Basmi Korupsi dengan Islam


Oleh: Nurul Latifah

Setidaknya dalam 10 tahun terakhir, korupsi di negeri ini tampak makin menjadi-jadi. Yang paling mutakhir adalah korupsi dalam tata kelola timah selama 2015-2022. Kejaksaan Agung telah menetapkan 16 tersangka dalam kasus ini. Menurut hasil penghitungan ahli lingkungan IPB University, Bambang Hero Saharjo, dalam kasus ini negara mengalami kerugian fantastis: sekitar Rp 271 triliun (Kompas, 1/4/2024). Indonesia Corruption Watch (ICW) mencatat ada peningkatan kasus korupsi yang terjadi sepanjang 2022. Menurut ICW juga, korupsi terjadi hampir di seluruh sektor pemerintahan, baik lembaga eksekutif, legislatif maupun yudikatif (Cnbcindonesia, 24/03/2023).

Tidak bisa dipungkiri, masyarakat hari ini yang berkiblat ke arah barat telah mengadopsi nilai-nilai mereka, seperti nilai kebebasan dan gaya hidup hedonisme. Gaya hidup inilah yang mendorong para koruptor untuk melacarkan aksinya, karena gaya hidup seperti ini memerlukan modal yang besar.

Pada dasarnya, gaya hidup ini adalah effek dari diterapkannya ideologi kapitalisme. Ideologi kapitalisme yang mengagungkan kebebasan dan menjadikan kebahagiaan juga kepuasan duniawi sebagai tujuan hidup manusia. Menjadikan manusia bersifat tamak yang selalu haus akan dunia. 

Ini berarti, langkah paling utama dan paling penting yang paling wajib dilakukan adalah menghapuskan pemberlakuan ideologi kapitalis. Dalam pandangan syariah Islam, korupsi termasuk perbuatan khianat. Orangnya disebut khâ`in. Korupsi adalah tindakan pengkhianatan yang dilakukan oleh seseorang, yaitu menggelapkan harta, yang memang diamanatkan kepada dirinya.

Islam sebagai agama yang sempurna dan paripurna mililiki langkah preventif dan kuratif untuk mencegah terjadinya korupsi. Setidaknya ada 6 langkah preventif ;

Pertama: Rekrutmen SDM aparat negara wajib yang amanah serta berasaskan profesionalitas dan integritas, bukan berasaskan koneksitas atau nepotisme. Tentang sikap amanah, Allah SWT telah berfirman: Hai orang-orang yang beriman, janganlah kalian mengkhianati Allah dan Rasul-Nya. Jangan pula kalian mengkhianati amanah-amanah kalian. Padahal kalian tahu (TQS al-Anfal [8]: 27).
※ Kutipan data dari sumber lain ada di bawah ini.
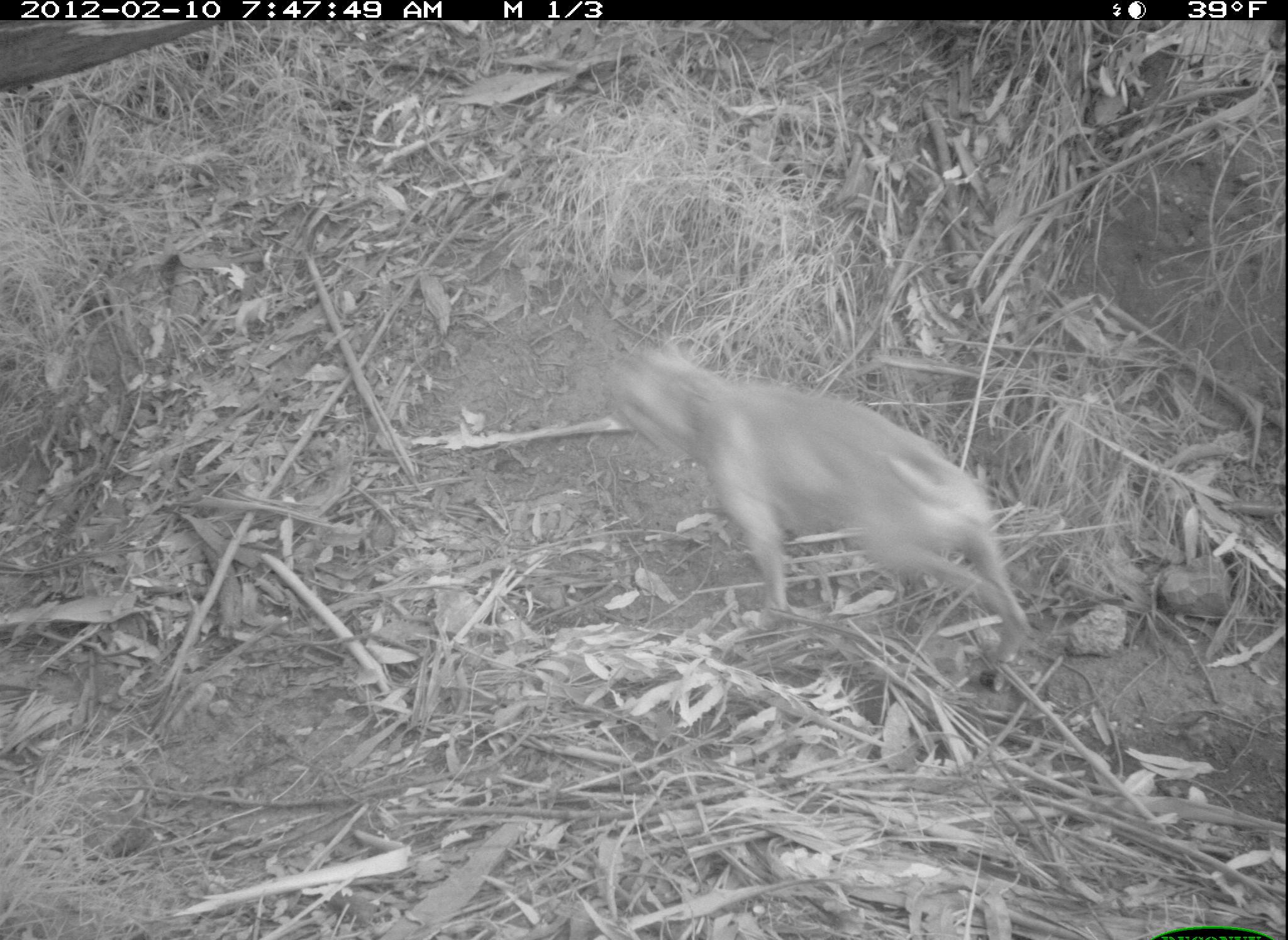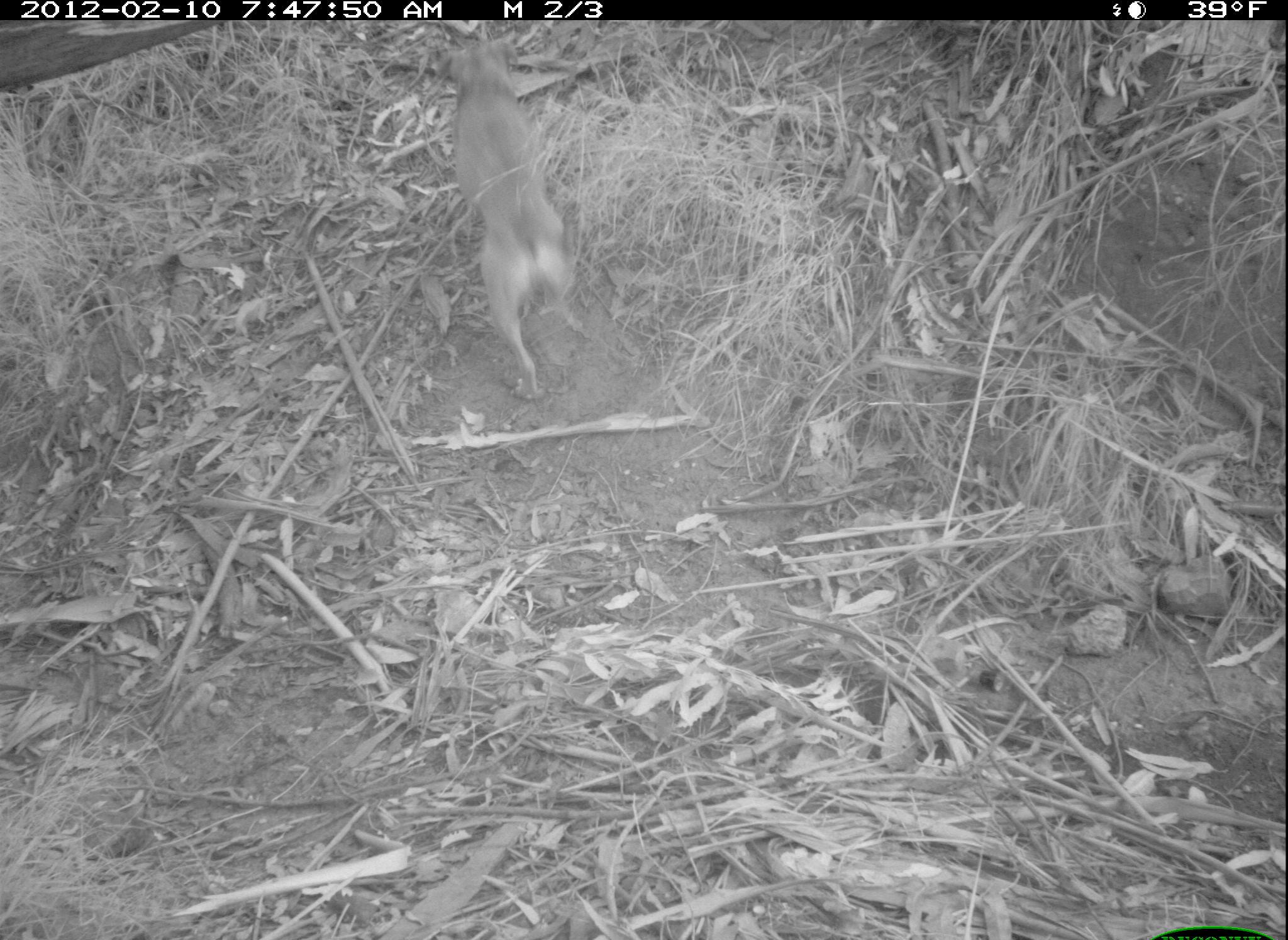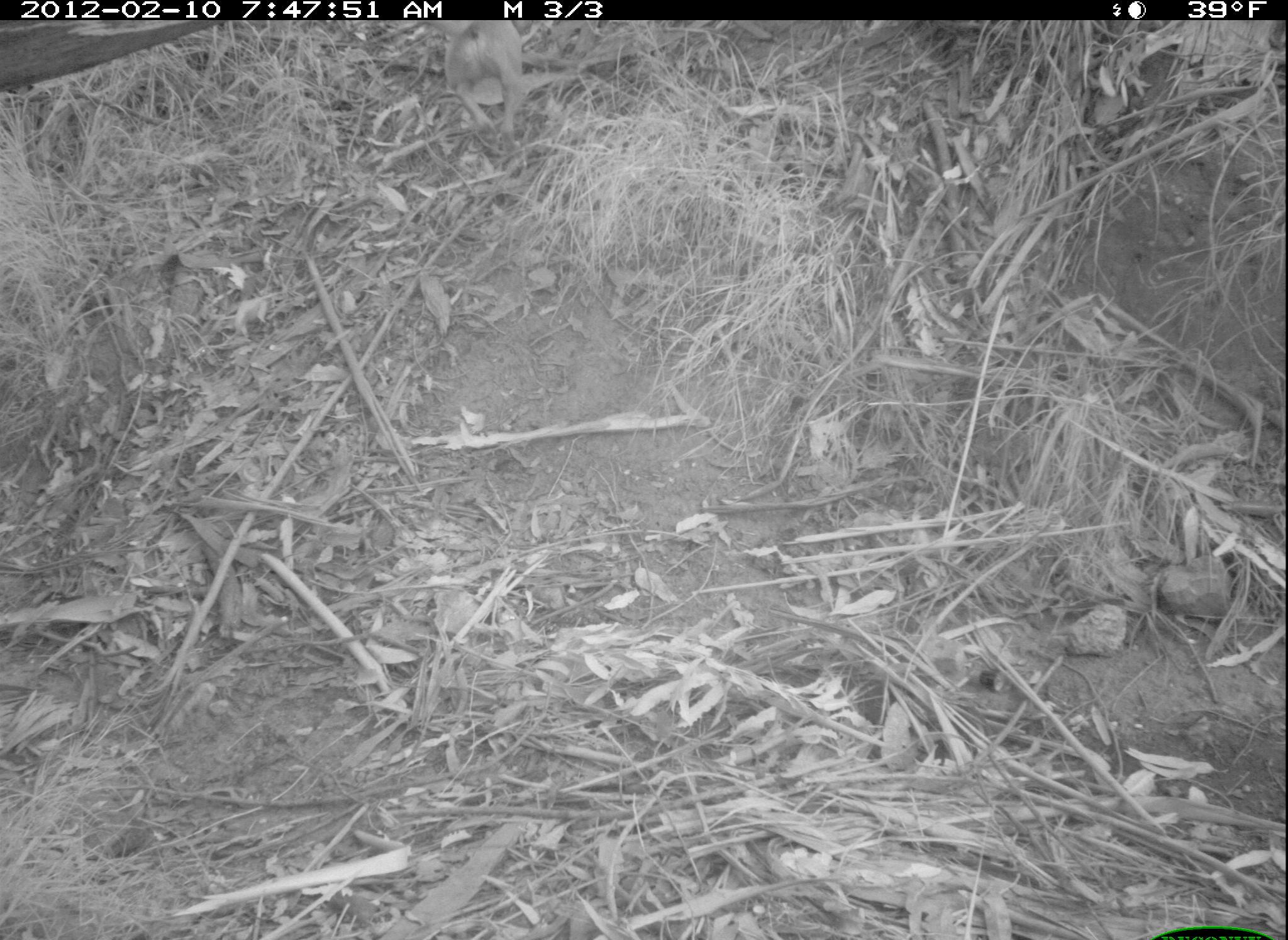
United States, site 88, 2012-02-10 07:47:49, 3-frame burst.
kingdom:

Di antara sekian banyak amanah, yang paling penting adalah amanah kekuasaan. Rasulullah saw. bersabda: Pemimpin yang memimpin rakyat adalah pengurus dan dia bertanggung jawab atas rakyat yang dia urus (HR al-Bukhari). Lalu terkait profesionalitas dan integritas, Rasulullah antara lain pernah bersabda, “Jika urusan diserahkan kepada yang bukan ahlinya, maka tunggulah hari kiamat.” (HR Bukhari). 
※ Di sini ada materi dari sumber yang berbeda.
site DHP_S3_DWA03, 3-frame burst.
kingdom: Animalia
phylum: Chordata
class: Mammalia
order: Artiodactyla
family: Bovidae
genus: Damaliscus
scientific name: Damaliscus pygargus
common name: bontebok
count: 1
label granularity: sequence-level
Kedua: Negara wajib melakukan pembinaan kepada seluruh aparat dan pegawainya. Rasul saw. mencontohkan hal itu. Tidak ada yang meragukan ketakwaan Sahabat Muadz bin Jabal ra. Namun, tatkala Rasul saw. mengutus Muadz ke Yaman menjadi ‘âmil (kepala daerah setingkat bupati) dan ia sudah dalam perjalanan, Rasul saw. memerintahkan seseorang untuk memanggil Muadz agar kembali. Lalu Rasul saw. bersabda kepada Muadz, "Janganlah kamu mengambil sesuatu tanpa izinku karena hal itu adalah ghulûl (khianat). Siapa saja yang berkhianat, pada Hari Kiamat ia akan datang membawa apa yang dikhianatkannya itu" (TQS Ali Imran [3]: 161). "Karena inilah aku memanggilmu. Sekarang, pergilah untuk melakukan tugasmu” (HR at-Tirmidzi dan ath-Thabarani).

Ketiga: Negara wajib memberikan gaji dan fasilitas yang layak kepada aparatnya. Nabi saw. bersabda, ”Siapa saja yang bekerja untuk kami, tetapi tak punya rumah, hendaklah dia mengambil rumah. Jika tak punya istri, hendaklah dia menikah. Jika tak punya pembantu atau kendaraan, hendaklah ia mengambil pembantu atau kendaraan.” (HR Ahmad). 

Keempat: Islam melarang menerima suap dan hadiah bagi para aparat negara. Rasul saw. bersabda: 

Siapa saja yang kami angkat untuk satu tugas dan telah kami tetapkan pemberian (gaji) untuk dia maka apa yang dia ambil setelah itu adalah harta ghulûl (HR Abu Dawud dan al-Hakim).

Tentang hadiah kepada aparat pemerintah, Nabi saw. berkata, “Hadiah yang diberikan kepada para penguasa adalah suht (haram) dan suap yang diterima hakim adalah kekufuran.” (HR Ahmad).

Berdasarkan ini harta yang diperoleh aparat, pejabat dan penguasa selain pendapatan (gaji) yang telah ditentukan, apapun namanya (hadiah, fee, pungutan, suap, dsb), merupakan harta ghulûl dan hukumnya haram.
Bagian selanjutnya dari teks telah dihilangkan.